■ **WRITTEN INSTRUCTION**:
Rewrite the records from the line containing "Choosing among" through the end, putting "blue cloth" wherever "blue fabric" appears and leaving everything else the same.

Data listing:
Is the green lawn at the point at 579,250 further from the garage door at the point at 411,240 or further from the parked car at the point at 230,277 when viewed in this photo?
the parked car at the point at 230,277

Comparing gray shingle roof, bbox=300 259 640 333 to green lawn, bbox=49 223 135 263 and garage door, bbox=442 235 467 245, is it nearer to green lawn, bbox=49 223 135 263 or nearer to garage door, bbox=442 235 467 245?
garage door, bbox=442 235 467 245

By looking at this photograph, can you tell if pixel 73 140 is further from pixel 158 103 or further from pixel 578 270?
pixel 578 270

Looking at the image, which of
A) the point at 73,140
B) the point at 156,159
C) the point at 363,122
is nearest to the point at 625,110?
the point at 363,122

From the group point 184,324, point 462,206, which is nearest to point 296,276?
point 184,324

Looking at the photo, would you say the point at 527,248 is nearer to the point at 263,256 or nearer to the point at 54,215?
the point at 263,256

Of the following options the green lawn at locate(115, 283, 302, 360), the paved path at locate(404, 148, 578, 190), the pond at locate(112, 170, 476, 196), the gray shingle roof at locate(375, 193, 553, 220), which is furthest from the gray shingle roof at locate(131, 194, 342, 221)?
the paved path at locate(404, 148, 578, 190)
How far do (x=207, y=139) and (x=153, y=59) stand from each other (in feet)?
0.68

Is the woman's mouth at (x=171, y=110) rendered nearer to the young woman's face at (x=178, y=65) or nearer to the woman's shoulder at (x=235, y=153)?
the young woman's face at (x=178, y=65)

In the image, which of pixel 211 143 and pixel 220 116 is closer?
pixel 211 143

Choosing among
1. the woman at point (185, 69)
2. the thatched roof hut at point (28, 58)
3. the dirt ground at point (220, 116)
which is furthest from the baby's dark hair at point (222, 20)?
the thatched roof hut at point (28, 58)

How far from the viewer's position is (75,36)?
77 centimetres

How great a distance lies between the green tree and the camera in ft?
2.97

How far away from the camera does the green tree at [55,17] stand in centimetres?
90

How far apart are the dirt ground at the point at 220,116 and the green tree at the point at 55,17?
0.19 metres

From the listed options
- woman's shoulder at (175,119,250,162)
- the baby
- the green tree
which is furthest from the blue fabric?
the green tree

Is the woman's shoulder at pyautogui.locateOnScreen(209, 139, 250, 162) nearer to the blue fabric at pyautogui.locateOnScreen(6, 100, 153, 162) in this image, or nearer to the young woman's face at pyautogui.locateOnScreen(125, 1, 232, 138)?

■ **OUTPUT OF THE TASK**:
Choosing among
1. the woman at point (185, 69)
2. the thatched roof hut at point (28, 58)
3. the dirt ground at point (220, 116)
which is furthest from the baby's dark hair at point (222, 20)?
the thatched roof hut at point (28, 58)

How far from the viewer's position is (75,36)?
77 centimetres

How great a distance lies between the green tree and the camera in ft?
2.97

How far away from the camera does the green tree at [55,17] stand in centimetres?
90

How far apart are the dirt ground at the point at 220,116 and the green tree at the point at 55,17?
0.19 metres

From the listed options
- woman's shoulder at (175,119,250,162)
- the baby
- the green tree
which is furthest from the blue cloth?
the green tree

Is the woman's shoulder at pyautogui.locateOnScreen(209, 139, 250, 162) nearer to the blue cloth at pyautogui.locateOnScreen(6, 100, 153, 162) in this image, or nearer to the young woman's face at pyautogui.locateOnScreen(125, 1, 232, 138)?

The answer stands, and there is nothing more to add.